How do we merge storage networks into leaf-and-spine fabric (40/100G)? It makes sense regarding throughput, but poses additional risks as opposed to separate FC SAN: fabric outage causes disks to stop responding.
We are running a multi-tenant DC network, spanning 3 sites. The network has three layers (per site): DC-LAN, DC-EDGE and DC-WAN-CORE. DC-EDGE is used for connecting all incoming circuits (internet, all sorts of wan connections). DC-LAN is used for connecting workloads. DC-WAN-CORE connects 3 sites together.
Right now, we are using MPLS-L3VPNs between DC-LAN, DC-EDGE and DC-WAN-CORE. DC-LAN (L2 part) is a traditional network with VPC and OTV.
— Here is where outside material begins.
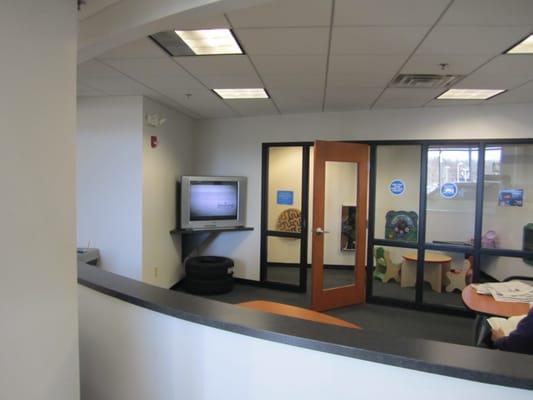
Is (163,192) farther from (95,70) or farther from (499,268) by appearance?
(499,268)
We want to move to VXLAN/BGP-EVPN for DC-LAN. But what to do with DC-EDGE and DC-WAN-CORE? Still use MPLS (but with SR instead of LDP) or also use VXLAN/BGP-EVPN? In the last option, we could use (Cisco) N9k only boxes. In the first option, we could also use only N9k boxes, but then using real routers in the DC-EDGE makes more sense to have more routing capabilities and insights at the border of your network.
Can we do a generic DC deploy – a site with pair of ISPs, requirement of segmentation and connectivity to cloud and other locations.
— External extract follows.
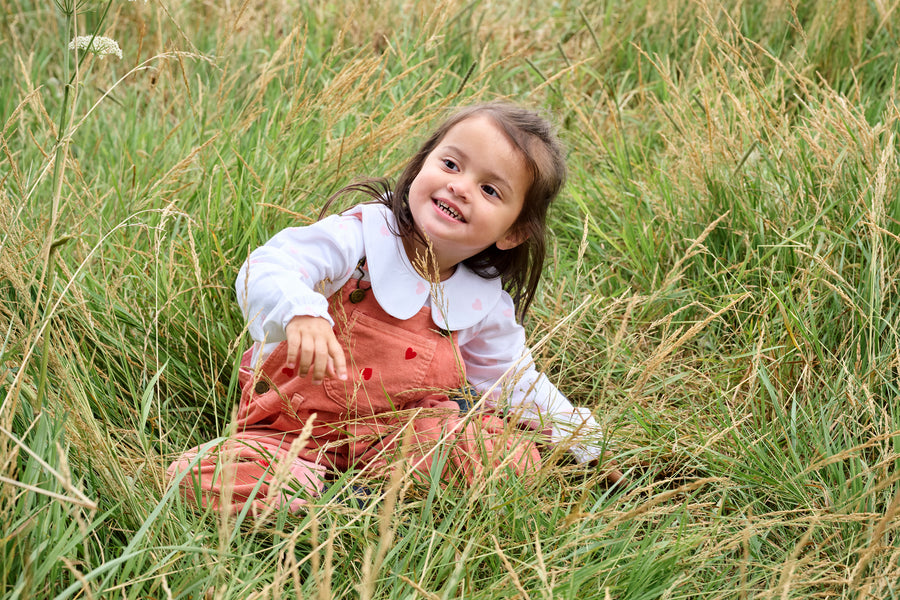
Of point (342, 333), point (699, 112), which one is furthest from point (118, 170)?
point (699, 112)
Between MLAGs and EVPN is there anything else available as an option?
Can you talk about how you would design a branch office these days? Again would you necessarily do EVPN or SDA, which would be an overkill for an office with 100-200 people in it (I am not talking about college campuses).
Why don’t we use Spine Leaf design for service provider transport networks? Is Clos design only for DC why can’t we use outside DC?
It would be interesting to hear about leaf and spine architectures in an enterprise/campus network. I assume that the service provider case is very similar, but a large enterprise or campus has different operational and security models. Possibly a place to discuss how Charles Clos has taken over the networking world now that switches are non-blocking. Bell Labs and the carriers strike back! :-)
It would be interesting to go over adapting leaf and spine for ISPs or probably IXPs. Most of the materials that are currently available are focused on the datacenters with more of compute and storage nodes not ISPs and service based fabric. What do you think?
- Why should we have multiple server uplinks?
- Should we use LAG or individual uplinks between servers and ToR switches?
- How could a server detect upstream path failure?
- Multihoming a server into a layer 2 domain that stretches beyond a single switch (EVPN/VXLAN, upside down STP based tree, etc)
- Running a routing process such as FRR on the server itself – here the service IP is a loopback and the server NICs are nothing more than BGP speaking transit interfaces. In this case BGP is used to signal to the server which path is active end-to-end.
- SmartNICs (aka DPUs) where the NIC runs a routing process like BGP north, but present basic traditional L2 to the OS. The advantage of this is the OS would only need a single NIC presented to it, and then the DPU would effectively be a 3 or 4 port switch. 1 or 2 ports presented to the OS (in case server admin truly believes they want to bond something for HA) and ports 3 and 4 are running routing to the TOR switch.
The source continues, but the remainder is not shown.